▸ **EXERCISE**
In the listing below, start your output at the line with "Image from a" and end it after the line with "中共巴中市巴州区委常委班子召开2020年度民主生活会", copying every line exactly.

BEGIN AVAILABLE DATA

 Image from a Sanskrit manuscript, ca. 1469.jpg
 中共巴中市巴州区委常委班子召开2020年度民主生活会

END AVAILABLE DATA
BEGIN AVAILABLE DATA

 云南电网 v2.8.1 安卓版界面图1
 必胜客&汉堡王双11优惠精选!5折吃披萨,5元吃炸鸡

END AVAILABLE DATA

▸ **EXPECTED ANSWER**
 Image from a Sanskrit manuscript, ca. 1469.jpg
 中共巴中市巴州区委常委班子召开2020年度民主生活会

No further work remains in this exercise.